> SOURCE EXCERPT:
E.E.O.C. v. Southern Pub. Co., Inc.

Decision Date23 February 1990
Docket NumberNo. 89-4176,89-4176
Parties52 Empl. Prac. Dec. P 39,709 EQUAL EMPLOYMENT OPPORTUNITY COMMISSION, et al., Plaintiffs, and Southern Guaranty Insurance Co., Intervenor-Appellee Cross-Appellant, v. SOUTHERN PUBLISHING CO., INC., Defendant-Appellant Cross-Appellee.
CourtU.S. Court of Appeals — Fifth Circuit

Paul M. Neville, Jackson, Miss., for defendant-appellant cross-appellee.

William F. Ray and James L. Carroll, Watkins & Eager, Jackson, Miss., for intervenor-appellee cross-appellant.

Appeals from the United States District Court for the Southern District of Mississippi.

Before REAVLEY and KING, Circuit Judges, and LAKE, * District Judge.

LAKE, District Judge:

Southern Publishing Company, Inc., and its insurer, Southern Guaranty Insurance Company, both appeal from a judgment of the district court requiring Southern Guaranty to reimburse Southern Publishing for reasonable costs in defending tort actions brought against Southern Publishing and two of its employees. We affirm the district court's judgment.

I. Facts and Proceedings Below

On January 12, 1987, the Equal Employment Opportunity Commission ("EEOC") filed a complaint in the United States District Court for the Southern District of Mississippi against Southern Publishing, a magazine publisher in Meridian, Mississippi. The EEOC alleged sexual harassment resulting in constructive and retaliatory discharge based on complaints by two former Southern Publishing employees, Debra Corn and Peggy Honeycutt. On April 30, 1987, Corn and Honeycutt moved to intervene as plaintiffs. In addition to the relief sought by the EEOC, Corn and Honeycutt sought to present state common law claims for assault and battery against Southern Publishing and an employee, Robert Thompson, and Corn sought to present a state common law claim for slander against Southern Publishing and its president, Thelma Thompson.

Records from a data source
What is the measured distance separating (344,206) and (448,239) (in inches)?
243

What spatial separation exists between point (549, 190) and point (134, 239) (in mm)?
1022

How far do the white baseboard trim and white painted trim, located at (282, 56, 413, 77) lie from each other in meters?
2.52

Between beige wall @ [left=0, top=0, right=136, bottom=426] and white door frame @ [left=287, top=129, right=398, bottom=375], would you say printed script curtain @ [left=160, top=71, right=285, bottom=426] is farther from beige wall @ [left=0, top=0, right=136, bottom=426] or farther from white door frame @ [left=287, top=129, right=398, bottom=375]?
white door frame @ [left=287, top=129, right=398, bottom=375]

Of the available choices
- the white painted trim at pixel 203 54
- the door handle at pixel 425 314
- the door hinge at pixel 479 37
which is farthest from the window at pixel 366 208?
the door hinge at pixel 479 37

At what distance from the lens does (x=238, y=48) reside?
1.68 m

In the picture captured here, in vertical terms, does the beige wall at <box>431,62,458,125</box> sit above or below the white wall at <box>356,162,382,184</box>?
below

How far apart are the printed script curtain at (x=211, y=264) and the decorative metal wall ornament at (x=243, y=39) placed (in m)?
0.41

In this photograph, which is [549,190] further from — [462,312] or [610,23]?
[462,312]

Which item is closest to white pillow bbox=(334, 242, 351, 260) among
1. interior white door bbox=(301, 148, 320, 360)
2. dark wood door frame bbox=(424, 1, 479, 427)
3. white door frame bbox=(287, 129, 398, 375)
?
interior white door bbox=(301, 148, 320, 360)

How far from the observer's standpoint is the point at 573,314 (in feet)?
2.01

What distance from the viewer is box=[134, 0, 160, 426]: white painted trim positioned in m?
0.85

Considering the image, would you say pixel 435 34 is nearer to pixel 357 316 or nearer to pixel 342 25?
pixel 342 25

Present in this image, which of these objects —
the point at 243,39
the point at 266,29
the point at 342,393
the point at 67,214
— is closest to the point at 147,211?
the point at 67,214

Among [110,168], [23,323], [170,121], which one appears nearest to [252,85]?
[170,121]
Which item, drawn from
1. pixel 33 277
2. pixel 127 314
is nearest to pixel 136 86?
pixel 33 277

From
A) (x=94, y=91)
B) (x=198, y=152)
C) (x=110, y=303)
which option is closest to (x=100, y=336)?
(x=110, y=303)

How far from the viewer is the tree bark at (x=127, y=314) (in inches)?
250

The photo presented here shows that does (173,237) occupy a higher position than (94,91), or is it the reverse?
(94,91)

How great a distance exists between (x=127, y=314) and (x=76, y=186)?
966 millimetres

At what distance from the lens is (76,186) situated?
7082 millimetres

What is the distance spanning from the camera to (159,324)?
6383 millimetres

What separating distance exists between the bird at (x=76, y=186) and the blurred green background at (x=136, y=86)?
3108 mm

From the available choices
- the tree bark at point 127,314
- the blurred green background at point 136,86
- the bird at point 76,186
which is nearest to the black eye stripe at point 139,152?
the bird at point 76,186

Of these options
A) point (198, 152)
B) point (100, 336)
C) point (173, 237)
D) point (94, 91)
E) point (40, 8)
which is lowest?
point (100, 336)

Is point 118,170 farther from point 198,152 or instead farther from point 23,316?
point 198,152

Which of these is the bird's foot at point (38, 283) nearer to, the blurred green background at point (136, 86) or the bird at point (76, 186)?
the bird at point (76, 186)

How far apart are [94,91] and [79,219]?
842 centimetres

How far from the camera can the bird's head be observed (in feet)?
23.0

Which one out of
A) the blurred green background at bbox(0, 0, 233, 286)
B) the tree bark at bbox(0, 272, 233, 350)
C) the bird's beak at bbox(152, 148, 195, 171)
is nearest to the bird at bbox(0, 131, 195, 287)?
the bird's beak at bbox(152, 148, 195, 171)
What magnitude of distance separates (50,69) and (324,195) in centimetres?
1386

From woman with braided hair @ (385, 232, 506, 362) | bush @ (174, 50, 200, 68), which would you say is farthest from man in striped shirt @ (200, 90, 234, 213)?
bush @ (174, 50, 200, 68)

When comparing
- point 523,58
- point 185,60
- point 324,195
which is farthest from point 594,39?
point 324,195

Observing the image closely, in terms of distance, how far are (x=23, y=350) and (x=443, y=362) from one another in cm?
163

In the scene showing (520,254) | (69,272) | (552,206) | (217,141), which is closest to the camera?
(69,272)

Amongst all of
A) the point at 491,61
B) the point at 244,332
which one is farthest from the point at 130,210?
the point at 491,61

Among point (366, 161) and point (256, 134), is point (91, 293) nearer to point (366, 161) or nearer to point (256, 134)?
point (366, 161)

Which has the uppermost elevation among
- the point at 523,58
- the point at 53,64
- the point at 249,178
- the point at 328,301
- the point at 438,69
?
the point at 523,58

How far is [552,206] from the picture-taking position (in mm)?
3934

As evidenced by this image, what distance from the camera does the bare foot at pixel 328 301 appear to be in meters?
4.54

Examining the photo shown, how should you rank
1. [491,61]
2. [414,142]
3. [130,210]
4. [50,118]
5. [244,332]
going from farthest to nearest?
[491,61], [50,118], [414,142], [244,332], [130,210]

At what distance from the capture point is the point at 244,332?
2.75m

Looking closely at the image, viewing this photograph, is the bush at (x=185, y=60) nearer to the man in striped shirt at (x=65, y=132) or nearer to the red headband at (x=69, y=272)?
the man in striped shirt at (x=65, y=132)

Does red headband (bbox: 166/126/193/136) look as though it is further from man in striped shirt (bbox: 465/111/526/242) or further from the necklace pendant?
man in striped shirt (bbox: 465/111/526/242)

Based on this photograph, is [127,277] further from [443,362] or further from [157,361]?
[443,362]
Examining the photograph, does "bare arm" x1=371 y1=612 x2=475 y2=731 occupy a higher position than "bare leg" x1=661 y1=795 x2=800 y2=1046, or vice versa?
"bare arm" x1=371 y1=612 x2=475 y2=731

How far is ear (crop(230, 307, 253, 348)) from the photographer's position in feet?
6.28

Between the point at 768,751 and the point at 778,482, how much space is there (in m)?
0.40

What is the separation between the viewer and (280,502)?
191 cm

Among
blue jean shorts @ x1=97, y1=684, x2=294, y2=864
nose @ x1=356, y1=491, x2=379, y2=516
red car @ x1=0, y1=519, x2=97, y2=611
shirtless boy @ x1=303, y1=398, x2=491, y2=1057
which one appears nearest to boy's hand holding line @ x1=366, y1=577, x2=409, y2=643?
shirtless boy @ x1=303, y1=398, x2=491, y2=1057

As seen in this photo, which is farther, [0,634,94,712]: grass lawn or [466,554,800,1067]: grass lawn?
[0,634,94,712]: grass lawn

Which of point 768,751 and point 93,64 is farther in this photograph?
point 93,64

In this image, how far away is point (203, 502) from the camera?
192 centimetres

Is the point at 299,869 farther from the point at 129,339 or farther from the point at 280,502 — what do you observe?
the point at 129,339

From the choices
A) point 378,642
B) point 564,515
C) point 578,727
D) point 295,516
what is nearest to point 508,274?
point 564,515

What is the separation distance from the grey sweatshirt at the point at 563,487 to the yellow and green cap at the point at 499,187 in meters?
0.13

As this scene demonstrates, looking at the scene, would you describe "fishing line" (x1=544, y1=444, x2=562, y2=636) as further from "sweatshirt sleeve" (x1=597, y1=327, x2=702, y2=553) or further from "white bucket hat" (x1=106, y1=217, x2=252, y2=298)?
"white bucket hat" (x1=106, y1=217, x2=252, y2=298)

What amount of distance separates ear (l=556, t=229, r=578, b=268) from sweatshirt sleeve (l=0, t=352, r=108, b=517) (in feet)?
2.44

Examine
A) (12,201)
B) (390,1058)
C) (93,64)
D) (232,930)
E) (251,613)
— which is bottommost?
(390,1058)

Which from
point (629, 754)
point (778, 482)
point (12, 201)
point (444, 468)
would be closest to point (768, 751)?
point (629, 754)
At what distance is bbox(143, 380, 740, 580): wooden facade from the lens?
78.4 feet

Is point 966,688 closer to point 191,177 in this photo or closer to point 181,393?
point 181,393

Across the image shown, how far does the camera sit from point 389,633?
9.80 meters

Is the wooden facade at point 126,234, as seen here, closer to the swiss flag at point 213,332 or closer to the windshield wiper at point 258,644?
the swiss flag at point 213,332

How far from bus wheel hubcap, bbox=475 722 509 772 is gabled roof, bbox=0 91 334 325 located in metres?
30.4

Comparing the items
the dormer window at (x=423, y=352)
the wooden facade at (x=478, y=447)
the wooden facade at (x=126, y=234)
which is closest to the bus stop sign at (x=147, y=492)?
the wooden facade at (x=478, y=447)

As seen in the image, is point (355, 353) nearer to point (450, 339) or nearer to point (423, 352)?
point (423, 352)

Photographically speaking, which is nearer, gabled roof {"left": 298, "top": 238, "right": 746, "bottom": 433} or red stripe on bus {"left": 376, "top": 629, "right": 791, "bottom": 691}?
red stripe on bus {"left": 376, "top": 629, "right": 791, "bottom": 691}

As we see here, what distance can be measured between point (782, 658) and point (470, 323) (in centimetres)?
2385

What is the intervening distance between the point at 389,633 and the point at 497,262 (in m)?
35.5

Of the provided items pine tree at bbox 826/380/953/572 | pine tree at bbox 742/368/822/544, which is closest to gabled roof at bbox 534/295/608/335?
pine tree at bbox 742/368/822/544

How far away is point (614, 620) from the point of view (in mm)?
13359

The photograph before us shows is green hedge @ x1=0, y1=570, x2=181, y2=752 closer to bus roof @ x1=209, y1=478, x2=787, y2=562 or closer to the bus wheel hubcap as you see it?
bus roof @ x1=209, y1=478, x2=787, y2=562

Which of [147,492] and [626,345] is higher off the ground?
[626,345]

> SET TASKS:
(1) In the court opinion, what kind of business is Southern Publishing described as being, and in which city?
(2) Quote the court opinion, starting with "Decision Date23 February" and going on through "INC., Defendant-Appellant Cross-Appellee.".
(3) Continue the court opinion from the point where it stops.

> ANSWERS PROVIDED:
(1) A magazine publisher in Meridian, Mississippi.

(2)
Decision Date23 February 1990
Docket NumberNo. 89-4176,89-4176
Parties52 Empl. Prac. Dec. P 39,709 EQUAL EMPLOYMENT OPPORTUNITY COMMISSION, et al., Plaintiffs, and Southern Guaranty Insurance Co., Intervenor-Appellee Cross-Appellant, v. SOUTHERN PUBLISHING CO., INC., Defendant-Appellant Cross-Appellee.

(3)
Southern Publishing was insured under two policies issued by Southern Guaranty: a workers' compensation and employers liability policy and a special multi-peril policy. On May 20, 1987, Southern Publishing notified Southern Guaranty of the motion to intervene and the assertion by Corn and Honeycutt of the new, non-Title VII, claims against it and Thelma and Robert Thompson and tendered the defense of the case to Southern Guaranty. On July 14, 1987, Southern Publishing, through its own counsel, filed a motion to deny the intervention of Corn and Honeycutt to the extent it sought to add additional defendants and to assert state law claims. Among its arguments against intervention, Southern Publishing contended that the state law claims were barred by the Mississippi statute of limitations. On July 28, 1987, the district court allowed the intervention of Corn and Honeycutt. Southern Publishing's motion to reconsider was denied, and on August 12, 1987, Corn and Honeycutt filed their intervention.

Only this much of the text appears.